Gautam Navlakha denied the use of his phone and access to fresh air, says his partner Sahba Husain

Published : October 25, 2021 16:39 IST

Gautam Navlakha being arrested by the Pune police at his residence on August 28, 2018. Photo: SHIV KUMAR PUSHPAKAR

The 70-year-old writer and activist Gautam Navlakha’s health has been deteriorating ever since he was shifted to the Taloja jail’s high security “Anda” cell in early October. As one of the oldest imprisoned in the Bhima Koregaon case, Navlakha suffers from comorbities and is unable to withstand the harsh jail conditions of the “Anda” cell, which does not allow inmates to access the outdoors at all. Additionally, jail authorities have recently denied him the use of the telephone since they say that physical “mulaquat” (meeting) has resumed.

Sahba Husain, Navlakha’s partner, said since they were based in New Delhi, she was unable to visit him regularly and that it was a major expense to reach Mumbai for a 10-minute meeting. In a statement sent to the media, she said: “Gautam’s only contact with me is through the two calls he was allowed every week to me that enabled me to send him articles of need, including medicines, books etc. With discontinuance of phone calls, all this will now depend on letters that take a minimum of two weeks to reach me. Apart from the calls to me, regular access to lawyers through phone calls is an essential facility for undertrial prisoners. To deprive any undertrial prisoner of this effective and efficient mode of securing legal advice and help, or access to family, is the height of unfairness.”
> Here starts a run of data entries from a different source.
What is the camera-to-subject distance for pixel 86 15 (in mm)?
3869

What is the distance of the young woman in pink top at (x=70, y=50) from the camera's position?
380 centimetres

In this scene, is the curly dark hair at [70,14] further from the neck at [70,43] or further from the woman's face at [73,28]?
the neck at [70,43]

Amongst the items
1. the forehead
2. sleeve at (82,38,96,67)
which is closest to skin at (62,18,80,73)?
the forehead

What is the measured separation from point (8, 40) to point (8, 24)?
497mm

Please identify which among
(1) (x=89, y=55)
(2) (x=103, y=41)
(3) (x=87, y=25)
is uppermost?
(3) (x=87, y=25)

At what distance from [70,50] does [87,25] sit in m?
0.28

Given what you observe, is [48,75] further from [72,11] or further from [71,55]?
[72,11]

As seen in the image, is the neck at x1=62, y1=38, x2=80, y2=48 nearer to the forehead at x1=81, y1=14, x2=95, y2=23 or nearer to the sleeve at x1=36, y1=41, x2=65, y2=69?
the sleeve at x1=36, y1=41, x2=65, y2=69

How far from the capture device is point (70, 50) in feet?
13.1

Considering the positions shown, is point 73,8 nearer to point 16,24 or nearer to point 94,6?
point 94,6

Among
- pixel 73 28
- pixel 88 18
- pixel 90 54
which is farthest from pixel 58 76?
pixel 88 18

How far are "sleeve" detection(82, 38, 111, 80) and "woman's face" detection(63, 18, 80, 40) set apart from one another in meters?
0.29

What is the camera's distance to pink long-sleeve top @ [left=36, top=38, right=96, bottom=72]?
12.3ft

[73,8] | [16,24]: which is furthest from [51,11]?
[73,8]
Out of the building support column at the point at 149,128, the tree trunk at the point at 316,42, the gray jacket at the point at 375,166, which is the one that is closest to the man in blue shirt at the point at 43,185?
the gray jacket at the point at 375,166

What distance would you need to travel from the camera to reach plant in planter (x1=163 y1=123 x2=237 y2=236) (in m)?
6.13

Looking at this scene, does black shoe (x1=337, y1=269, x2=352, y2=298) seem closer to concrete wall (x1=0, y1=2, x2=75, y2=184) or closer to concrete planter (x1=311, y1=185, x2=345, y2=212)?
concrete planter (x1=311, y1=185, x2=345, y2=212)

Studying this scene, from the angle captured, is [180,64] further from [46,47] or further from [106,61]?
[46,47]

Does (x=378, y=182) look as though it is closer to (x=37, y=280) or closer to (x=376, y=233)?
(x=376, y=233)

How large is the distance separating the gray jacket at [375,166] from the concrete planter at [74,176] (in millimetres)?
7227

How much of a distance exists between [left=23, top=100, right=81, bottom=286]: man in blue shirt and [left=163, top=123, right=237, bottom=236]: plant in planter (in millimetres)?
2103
Navlakha had written to her about his health, saying: “…confinement in Anda Circle means denial of fresh air/oxygen as there is not a single tree or plant in the open space of the Circle. And we are forbidden to step outside of the Anda Circle…. In other words, we spend 16 hours out of 24 cooped inside our cell and the 8 hours we are let out we are confined to a corridor 71/2’ x 72’ for our daily walk on cemented floor surrounded by high walls all around.”
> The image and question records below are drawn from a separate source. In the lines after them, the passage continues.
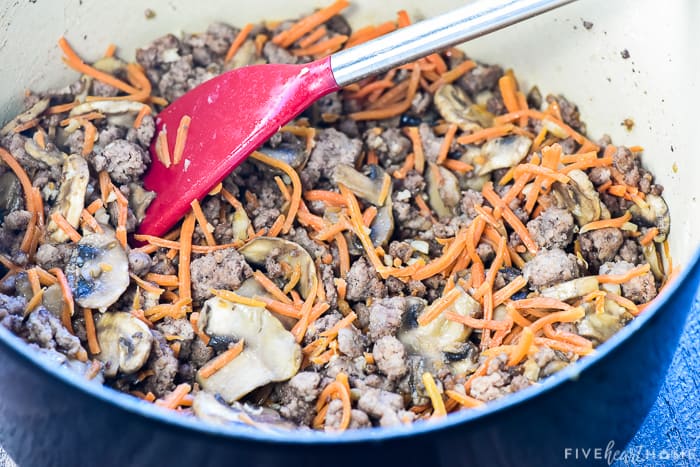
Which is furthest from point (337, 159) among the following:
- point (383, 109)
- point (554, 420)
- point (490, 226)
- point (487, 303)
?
point (554, 420)

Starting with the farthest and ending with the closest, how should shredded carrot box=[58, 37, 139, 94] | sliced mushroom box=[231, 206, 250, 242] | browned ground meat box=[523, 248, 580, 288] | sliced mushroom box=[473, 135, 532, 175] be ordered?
1. shredded carrot box=[58, 37, 139, 94]
2. sliced mushroom box=[473, 135, 532, 175]
3. sliced mushroom box=[231, 206, 250, 242]
4. browned ground meat box=[523, 248, 580, 288]

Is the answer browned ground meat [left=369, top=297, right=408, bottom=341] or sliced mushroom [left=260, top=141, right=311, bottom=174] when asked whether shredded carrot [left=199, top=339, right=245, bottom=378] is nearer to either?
browned ground meat [left=369, top=297, right=408, bottom=341]

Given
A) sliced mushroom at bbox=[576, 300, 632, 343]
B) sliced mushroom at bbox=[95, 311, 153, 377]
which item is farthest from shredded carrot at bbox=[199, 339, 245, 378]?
sliced mushroom at bbox=[576, 300, 632, 343]

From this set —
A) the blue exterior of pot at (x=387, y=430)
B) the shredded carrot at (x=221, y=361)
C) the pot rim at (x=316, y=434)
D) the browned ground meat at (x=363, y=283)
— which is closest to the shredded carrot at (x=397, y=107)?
the browned ground meat at (x=363, y=283)

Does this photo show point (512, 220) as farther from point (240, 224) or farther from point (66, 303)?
point (66, 303)

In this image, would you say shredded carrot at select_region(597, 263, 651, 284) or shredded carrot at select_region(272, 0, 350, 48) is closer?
shredded carrot at select_region(597, 263, 651, 284)

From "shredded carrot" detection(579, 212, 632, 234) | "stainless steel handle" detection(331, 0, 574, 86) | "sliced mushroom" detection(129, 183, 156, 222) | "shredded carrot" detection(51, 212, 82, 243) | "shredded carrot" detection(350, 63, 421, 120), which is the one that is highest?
"stainless steel handle" detection(331, 0, 574, 86)

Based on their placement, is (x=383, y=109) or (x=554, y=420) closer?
(x=554, y=420)

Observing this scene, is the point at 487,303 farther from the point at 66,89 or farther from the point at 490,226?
the point at 66,89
Sahba Husain expressed the fear that Navlakha’s health would deteriorate the way the late Father Stan Swamy’s did, given the severity of jail conditions. She said: “These are prisoners of conscience, who have had to face indignities and humiliation for the smallest needs, and wage court battles for basic dignities in prison. It is not too much to ask for these simple facilities, phone access to his lawyers and family, and some fresh air to walk in once or twice a day.”

Gautam Navlakha is facing his unjustified incarceration with courage and spirit. How much longer is he going to be persecuted for his views and to what extent will the authorities go to break his spirit?